THE gain of one stock broker is sometimes the loss of another, which is why market participants have a penchant to disagree.

Yet, when it comes to Pakistan Muslim League-Nawaz’s thumping victory in the elections, they seem to speak with one voice. Almost everyone admits that the twice-tested industrialist Prime Minister Nawaz Sharif’s coming into power bodes well for the revival of ‘business confidence’.

The jubilation of investors was reflected by 11 consecutive rallying sessions at the country’s stock market, with a sharp spurt of 78 per cent in volumes and the KSE-100 index gain of five per cent after first reliable foreign forecasts put the PML-N ahead of the rest in the race to the seat of power in Islamabad.

Although political parties usually go ‘long’ on promises in their manifestos and fall ‘short’ on delivery, the document nonetheless gives an insight into the party’s position on important issues. In its manifesto, the PML-N talks of ‘growth, interest rates conducive for borrowers, reduction in upfront cost of investment in sectors demanding priority and revival of business confidence’.

The party also promises to identify and pursue privatisation of pubic sector enterprises (PSEs). Stock market participants lament that privatisation was never a priority in the PPP’s just-ended tenure, when not a single entity was put up for sale. Conversely, in the PML-N’s previous days in power, dozens of ‘big ticket’ PSEs were put up on the auction block, which went on to enrich both the market and the investors.

Under ‘other financial sector reforms,’ the PML-N manifesto admits: “A vibrant financial sector, supported by reforms in the capital market, is vital for the revival of business confidence and private investment. With said reforms resulting into substantial new investment in the corporate sector, it would generate employment in the country.”

Regardless of the manifesto, however, the corporate sector is likely to jostle for attractive tax benefits for listed companies. With the elimination of the five per cent lower tax benefit for listed companies some time back and the imposition of a flat rate of tax at 35 per cent for all corporate entities, the 60,000-unlisted entities scarcely have a reason to enter the equity market, where only 569 companies are currently on the trading list.

Unlike the previous PML-N era, when, on average, a dozen companies would seek listings in a year, the shoe is now on the other foot. There are more de-listings than listings, and local investors’ concerns mount as foreign investors in big corporates continue to withdraw their stakes: the recent examples being Hub Power Company and Unilever Pakistan.

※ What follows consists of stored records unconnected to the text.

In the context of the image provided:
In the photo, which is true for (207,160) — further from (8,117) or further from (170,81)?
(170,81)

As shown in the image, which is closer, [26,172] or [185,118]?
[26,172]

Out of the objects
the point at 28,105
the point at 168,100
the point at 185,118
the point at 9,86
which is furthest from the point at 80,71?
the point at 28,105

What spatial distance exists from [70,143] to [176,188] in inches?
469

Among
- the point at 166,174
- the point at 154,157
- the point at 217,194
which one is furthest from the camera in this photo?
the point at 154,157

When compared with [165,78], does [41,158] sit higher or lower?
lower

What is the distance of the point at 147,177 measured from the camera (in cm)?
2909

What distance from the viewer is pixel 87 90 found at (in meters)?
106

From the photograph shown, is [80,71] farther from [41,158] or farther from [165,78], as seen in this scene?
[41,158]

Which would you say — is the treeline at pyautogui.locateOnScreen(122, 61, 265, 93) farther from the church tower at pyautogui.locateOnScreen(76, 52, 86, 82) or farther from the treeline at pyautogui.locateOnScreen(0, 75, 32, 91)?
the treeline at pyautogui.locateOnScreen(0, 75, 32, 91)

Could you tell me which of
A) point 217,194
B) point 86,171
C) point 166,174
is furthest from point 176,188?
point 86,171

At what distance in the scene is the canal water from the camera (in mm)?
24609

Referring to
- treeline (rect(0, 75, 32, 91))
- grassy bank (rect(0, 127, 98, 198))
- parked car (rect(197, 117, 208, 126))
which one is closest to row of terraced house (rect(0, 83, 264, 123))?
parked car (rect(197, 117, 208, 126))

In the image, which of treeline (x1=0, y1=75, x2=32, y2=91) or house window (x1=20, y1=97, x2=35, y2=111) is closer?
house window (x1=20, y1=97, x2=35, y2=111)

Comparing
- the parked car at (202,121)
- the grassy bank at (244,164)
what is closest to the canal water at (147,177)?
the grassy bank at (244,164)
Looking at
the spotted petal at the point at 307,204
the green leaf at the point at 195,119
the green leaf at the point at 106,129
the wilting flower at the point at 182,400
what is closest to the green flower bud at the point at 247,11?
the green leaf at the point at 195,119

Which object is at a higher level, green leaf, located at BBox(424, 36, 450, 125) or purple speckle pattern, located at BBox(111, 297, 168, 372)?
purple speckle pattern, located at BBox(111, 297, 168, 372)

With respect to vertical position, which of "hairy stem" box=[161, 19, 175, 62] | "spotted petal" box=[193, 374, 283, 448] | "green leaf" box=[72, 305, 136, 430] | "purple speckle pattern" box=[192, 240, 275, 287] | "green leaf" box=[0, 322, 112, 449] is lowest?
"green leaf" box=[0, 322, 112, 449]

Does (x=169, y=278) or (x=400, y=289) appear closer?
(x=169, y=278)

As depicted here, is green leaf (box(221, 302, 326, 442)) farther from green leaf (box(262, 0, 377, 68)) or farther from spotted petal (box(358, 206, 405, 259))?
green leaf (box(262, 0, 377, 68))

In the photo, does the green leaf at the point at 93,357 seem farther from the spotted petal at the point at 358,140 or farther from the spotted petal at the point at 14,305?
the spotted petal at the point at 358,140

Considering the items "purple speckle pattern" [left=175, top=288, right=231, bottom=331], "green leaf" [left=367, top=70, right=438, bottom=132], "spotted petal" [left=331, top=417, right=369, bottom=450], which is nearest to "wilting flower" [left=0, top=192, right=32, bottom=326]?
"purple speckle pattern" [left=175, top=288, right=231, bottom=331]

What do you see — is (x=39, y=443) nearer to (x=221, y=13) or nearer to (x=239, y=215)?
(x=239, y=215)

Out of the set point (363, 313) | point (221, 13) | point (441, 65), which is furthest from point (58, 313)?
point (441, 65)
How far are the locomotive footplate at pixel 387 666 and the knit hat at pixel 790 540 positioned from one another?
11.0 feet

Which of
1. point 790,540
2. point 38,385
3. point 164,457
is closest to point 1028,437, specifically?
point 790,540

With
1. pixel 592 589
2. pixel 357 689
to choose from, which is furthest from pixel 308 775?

But voices are already being heard for a status-quo on tax rates, as a reduction would mean a hit on the already low tax revenues, which the government can ill-afford at a time when the country is in the middle of an economic imbalance, both on internal and external fronts.

Arif Habib Limited analyst Khurram Schehzad says the Sharif brothers’ competitive advantage can also bring in-kind funding, such as crude oil import facility on deferred payments from Saudi rulers, with whom they enjoy a friendly relationship. Other initiatives could dilute the IMF need, while creating a bargaining position for Pakistan.

The international credit rating agency, Standards & Poor’s, has already expressed a positive stance on the country post-election, which could give greater confidence to foreign investors who have led the stock market rally through a massive portfolio investment of over $132 million in the current year to-date.

To dispel investors’ sector-wise concerns, PML-N’s second-in-command, former Punjab chief minister Shahbaz Sharif, stated in a recent TV show that fertiliser factories would be allowed to operate according to a schedule. For load-shedding management, the market expects a new setup to arrange short-term liquidity injections for the power sector in general, and small Independent Power Producers in Punjab and the country’s biggest oil marketing company, PSO, in particular, to ensure smooth fuel supply, before the PML-N’s economic team implements long-term structural reforms in the energy chain. This would also give fillip to the local cement and textile sectors. Banks are also expected to benefit in the long run from overall economic revival. With an expected improvement in law and order in Khyber Pakhtunkhwa, drilling activities and increased investments from foreign oil and gas exploration and production (E&P) partners could benefit the KSE’s heaviest weighted oil and gas sector. Drilling activities have currently come to a halt, and its impact is reflected on the below-market performance by E&P companies in the last three quarters of financial year 2012-13.

Majyd Aziz, former president of the Karachi Chamber of Commerce and Industry, says overall policies during the previous two PML-N stints have been pro-business and pro-economy. “The prime advantage for the business community is that there is an exceptionally large number of business leaders who are more comfortable with the Sharif brothers,” he says, before adding that it provides them a vantage position to promote business interests and enables them to get their point of view across smoothly.

Most people are encouraged by the industrialist background of the party’s leadership, which they say is a key factor in understanding the country’s economic problems. The Sharif family has interests in sugar, textile, paper and board, steel and engineering sector.

Some people also believe that the country’s biggest conglomerate, the Mansha group, due to its close ties with the Sharifs, might be the biggest beneficiary. It would enable the group with several big companies in cement, textile and insurance, which are listed on the KSE, to unroll expansion plans. But the same is true for all other industrial groups and companies as well, which had put such plans on the hold.